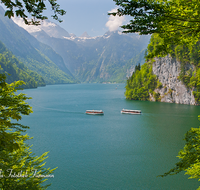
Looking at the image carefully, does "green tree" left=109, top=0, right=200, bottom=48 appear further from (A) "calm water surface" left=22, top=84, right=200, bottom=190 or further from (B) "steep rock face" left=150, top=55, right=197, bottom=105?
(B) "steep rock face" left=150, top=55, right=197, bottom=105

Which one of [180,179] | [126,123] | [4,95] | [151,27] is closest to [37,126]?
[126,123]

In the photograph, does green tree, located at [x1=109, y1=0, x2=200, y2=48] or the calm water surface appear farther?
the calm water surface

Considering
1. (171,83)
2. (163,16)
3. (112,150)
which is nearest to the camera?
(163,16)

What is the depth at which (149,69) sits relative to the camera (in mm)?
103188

┄┄┄┄┄┄┄┄┄┄┄┄┄┄┄┄┄┄┄┄

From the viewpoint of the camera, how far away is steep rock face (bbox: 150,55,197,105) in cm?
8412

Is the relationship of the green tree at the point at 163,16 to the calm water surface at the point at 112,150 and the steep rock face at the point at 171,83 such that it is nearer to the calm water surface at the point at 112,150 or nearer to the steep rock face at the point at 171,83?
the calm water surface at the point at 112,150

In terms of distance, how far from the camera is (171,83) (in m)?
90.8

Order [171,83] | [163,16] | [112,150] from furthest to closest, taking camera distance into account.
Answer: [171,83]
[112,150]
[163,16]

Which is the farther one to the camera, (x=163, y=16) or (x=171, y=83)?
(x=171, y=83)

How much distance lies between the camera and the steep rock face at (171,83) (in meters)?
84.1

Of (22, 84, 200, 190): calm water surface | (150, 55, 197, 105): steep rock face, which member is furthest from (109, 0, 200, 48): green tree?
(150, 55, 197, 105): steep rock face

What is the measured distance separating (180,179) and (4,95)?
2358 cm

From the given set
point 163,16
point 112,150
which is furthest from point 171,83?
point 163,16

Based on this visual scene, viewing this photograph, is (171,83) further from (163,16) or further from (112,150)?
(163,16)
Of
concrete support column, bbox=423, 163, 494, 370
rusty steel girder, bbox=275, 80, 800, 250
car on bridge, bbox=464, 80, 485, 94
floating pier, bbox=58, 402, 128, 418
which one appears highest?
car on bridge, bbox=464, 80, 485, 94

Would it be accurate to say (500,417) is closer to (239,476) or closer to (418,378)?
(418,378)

┄┄┄┄┄┄┄┄┄┄┄┄┄┄┄┄┄┄┄┄

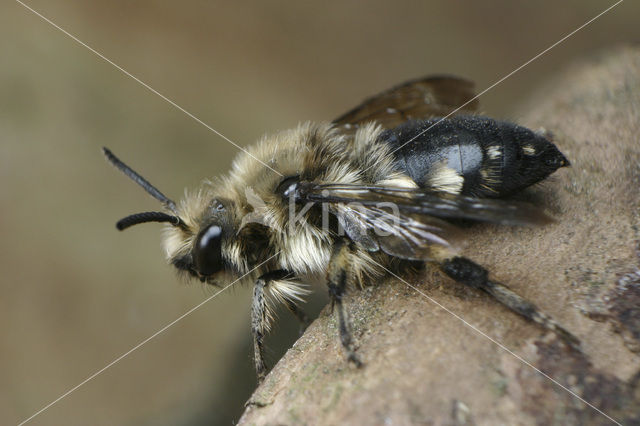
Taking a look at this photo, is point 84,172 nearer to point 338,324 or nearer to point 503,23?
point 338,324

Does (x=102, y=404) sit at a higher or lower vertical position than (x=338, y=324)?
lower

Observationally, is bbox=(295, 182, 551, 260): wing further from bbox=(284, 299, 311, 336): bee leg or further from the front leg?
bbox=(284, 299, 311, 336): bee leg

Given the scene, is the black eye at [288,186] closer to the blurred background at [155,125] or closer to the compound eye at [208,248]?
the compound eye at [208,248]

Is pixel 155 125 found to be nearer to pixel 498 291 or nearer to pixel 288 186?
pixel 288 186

┄┄┄┄┄┄┄┄┄┄┄┄┄┄┄┄┄┄┄┄

### Problem
Which lines of the material contain the string "furthest"? Return each of those lines in full.

### Final result
Order [171,83] | [163,16] | [112,150] from furthest to closest, taking camera distance into account.
Of (22, 84, 200, 190): calm water surface | (150, 55, 197, 105): steep rock face, which member is furthest from (109, 0, 200, 48): green tree?
which is furthest from point 171,83?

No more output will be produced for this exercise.